INSTRUCTIONS FOR THE TASK - Filter the entries below, keeping every line that has the word "scientific".

[Stored data]
Segment Open

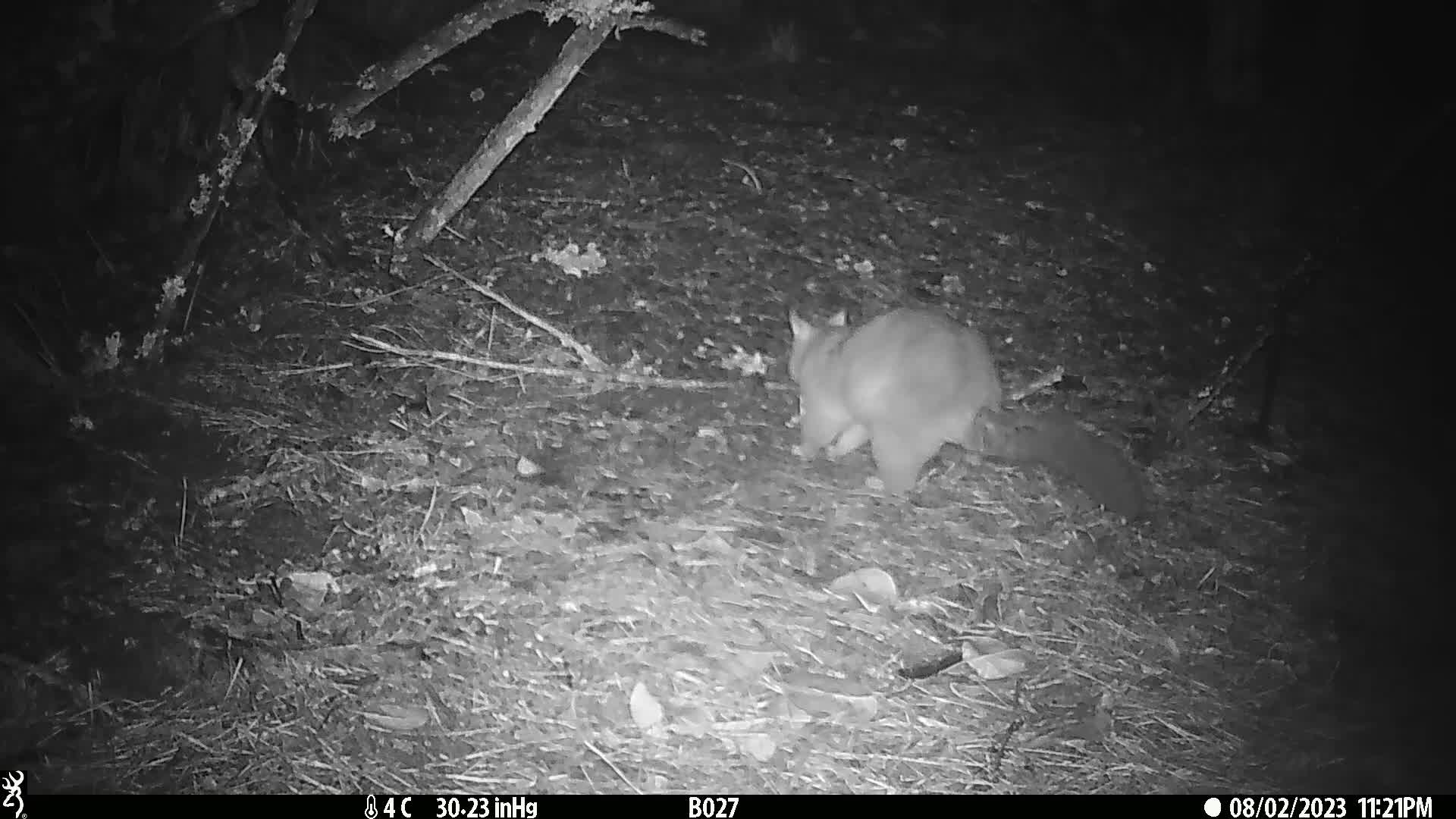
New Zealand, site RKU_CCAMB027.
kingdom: Animalia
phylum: Chordata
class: Mammalia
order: Diprotodontia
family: Phalangeridae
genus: Trichosurus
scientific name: Trichosurus vulpecula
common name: common brushtail possum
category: possum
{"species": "possum (common brushtail possum) (Trichosurus vulpecula)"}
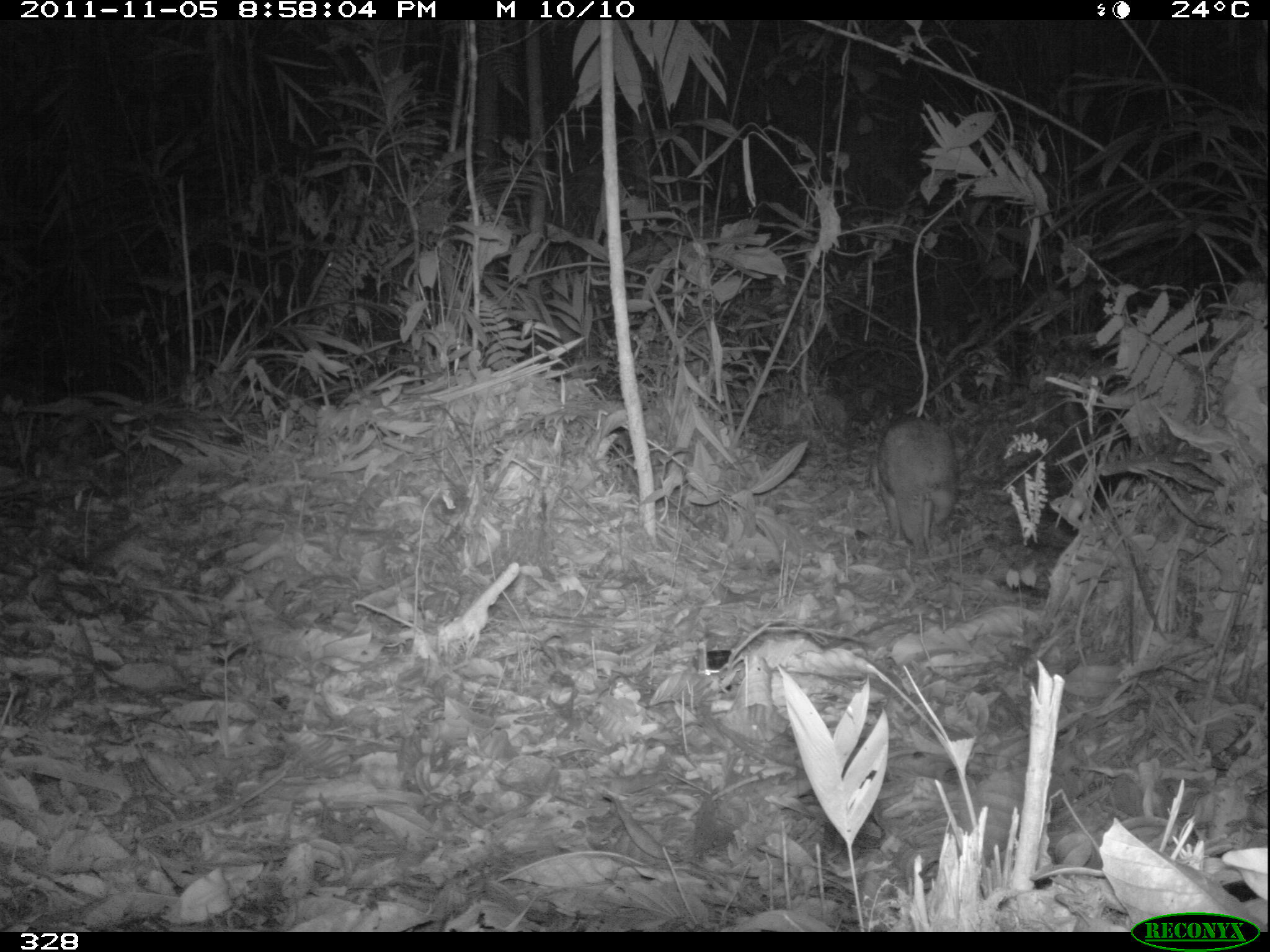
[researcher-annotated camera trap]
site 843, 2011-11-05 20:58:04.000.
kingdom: Animalia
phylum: Chordata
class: Mammalia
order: Rodentia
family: Cuniculidae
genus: Cuniculus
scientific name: Cuniculus paca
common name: spotted paca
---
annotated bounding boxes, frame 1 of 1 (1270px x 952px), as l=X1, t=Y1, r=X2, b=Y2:
cuniculus paca: l=868, t=415, r=957, b=555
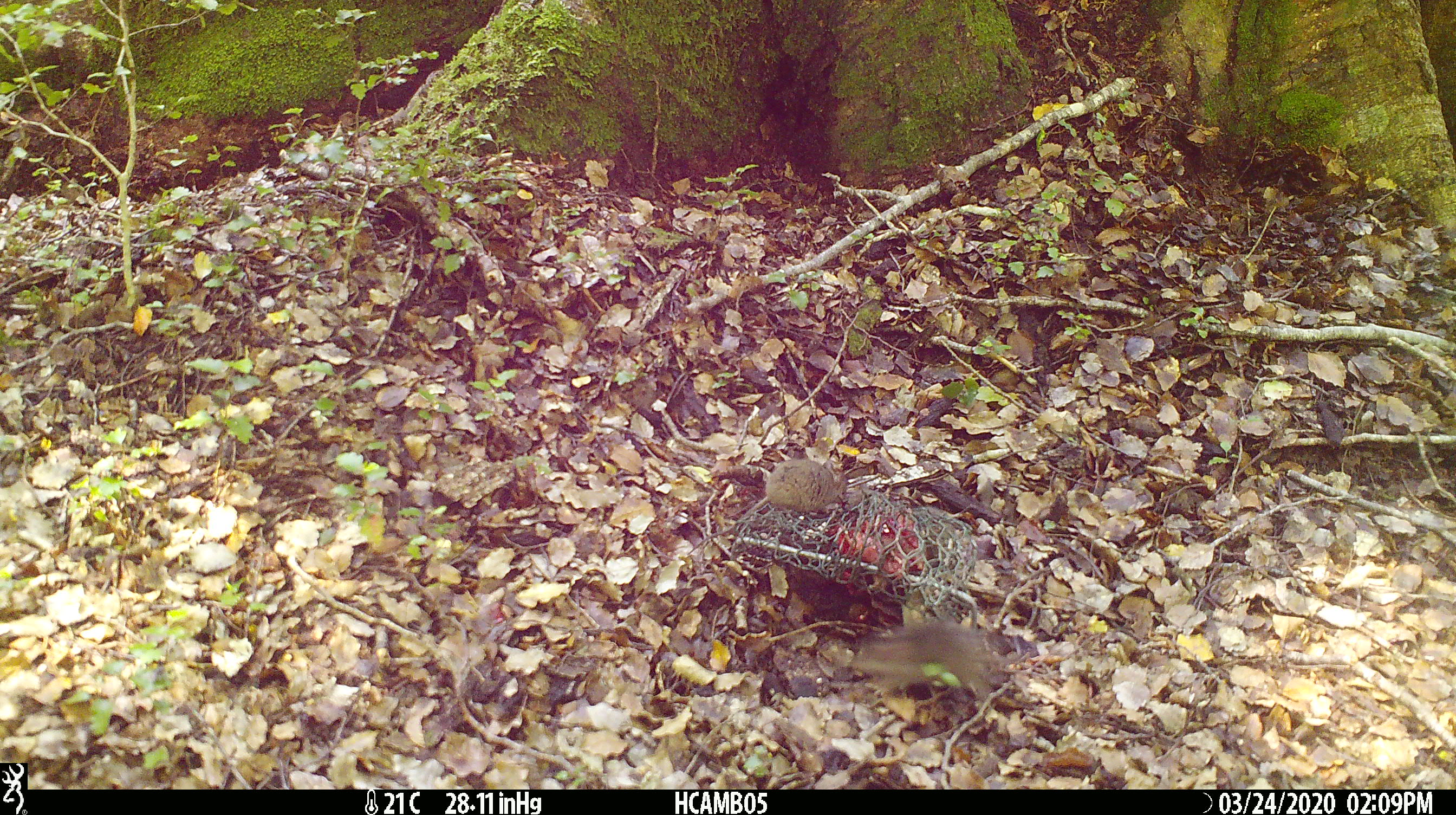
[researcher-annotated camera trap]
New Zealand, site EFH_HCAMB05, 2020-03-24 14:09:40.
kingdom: Animalia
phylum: Chordata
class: Mammalia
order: Rodentia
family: Muridae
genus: Mus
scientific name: Mus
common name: mouse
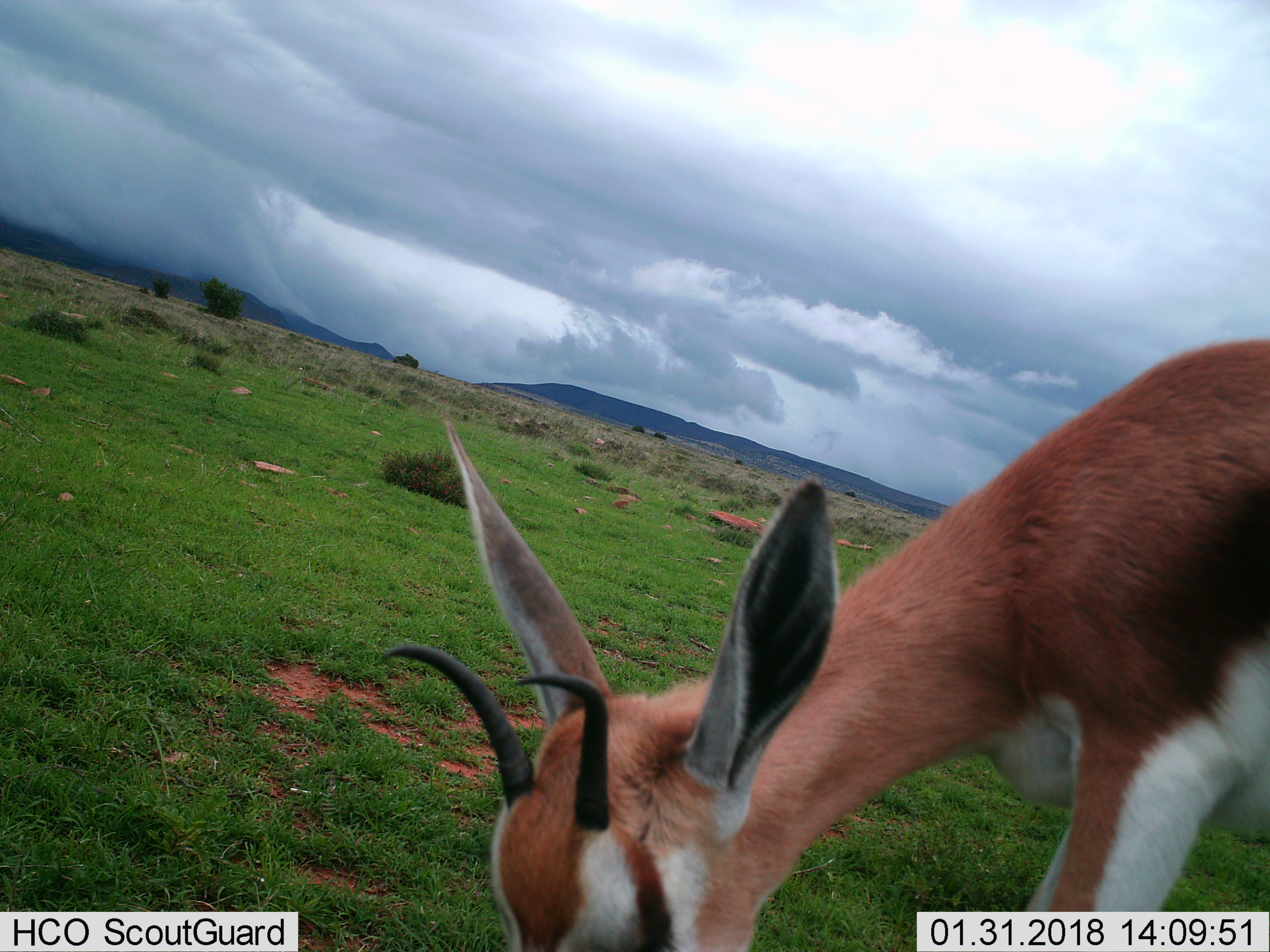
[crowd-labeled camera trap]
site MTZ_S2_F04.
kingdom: Animalia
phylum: Chordata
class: Mammalia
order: Artiodactyla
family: Bovidae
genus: Antidorcas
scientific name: Antidorcas marsupialis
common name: springbok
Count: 1.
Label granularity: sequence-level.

Segment Closed

COMPLETED EXERCISE -
scientific name: Trichosurus vulpecula
scientific name: Cuniculus paca
scientific name: Mus
scientific name: Antidorcas marsupialis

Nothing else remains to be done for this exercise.